1. Define specific security standards: Ensure compliance with recognized frameworks (e.g., NIST). 2. Outline data protection responsibilities: Clarify encryption, storage, and handling practices. 3. Mandate regular security audits: Specify audit frequency and vendor cooperation. 4. Include breach notification requirements: Set timelines and responsibilities for reporting incidents.

It's a whole different story if you are in a company that operates as part of a group of companies! I suggest: 1. Define securiity benchmarks and responsibilities to set expectations & encourage accountability 2. Focus on building a strong working relationship with your internal IT provider. And focus on shared goals like resilience/compliance etc. 3. Have regular alignment meetings and make use of shared security initiatives 4. Try to play the game using higher level policies like group-policies or steering commitees to ensure adherance

During vendor contract renegotiations, I learned the importance of being proactive about cybersecurity clauses. In one instance, a supplier's weak security led to a near-breach in my organization. Since then, I always involve the legal and IT teams early in negotiations to define clear expectations. We prioritize clauses on data protection, regular security audits, incident reporting, and compliance with frameworks like ISO 27001. Reviewing their previous security incidents and ensuring liability for breaches are also non-negotiable. This approach not only strengthens security but sets a precedent for accountability.
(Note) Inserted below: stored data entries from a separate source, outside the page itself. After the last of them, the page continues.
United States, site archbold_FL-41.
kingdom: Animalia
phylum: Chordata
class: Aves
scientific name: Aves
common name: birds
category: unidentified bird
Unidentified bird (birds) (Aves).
Not to forget to include clauses for vulnerability disclosure as well as breach notification timelines. A vendor that discloses actively-exploited vulnerabilities and compensating controls even before hotfixes are out provides more assurance than another that keeps the vulnerabilities under wraps until the hotfixes are available. History of a number of past supply chain breaches alluded to lack of timely disclosure as the reason customers are breached. The breach could have been avoidable for many customers if disclosure had allowed mitigation measures to be under-taken ahead of time and therefore minimised the window of exposure.

Regular security audits are critical in today’s evolving threat landscape. They ensure compliance with standards, uncover vulnerabilities, and bolster defenses against emerging threats. These audits provide actionable insights into gaps in policies, processes, and technologies, enabling organizations to mitigate risks proactively. By fostering a culture of continuous improvement, audits not only strengthen resilience but also build trust with stakeholders. Cybersecurity isn’t a one-time effort; it’s an ongoing commitment. Insist on regular audits—they are the cornerstone of a robust and adaptive security posture.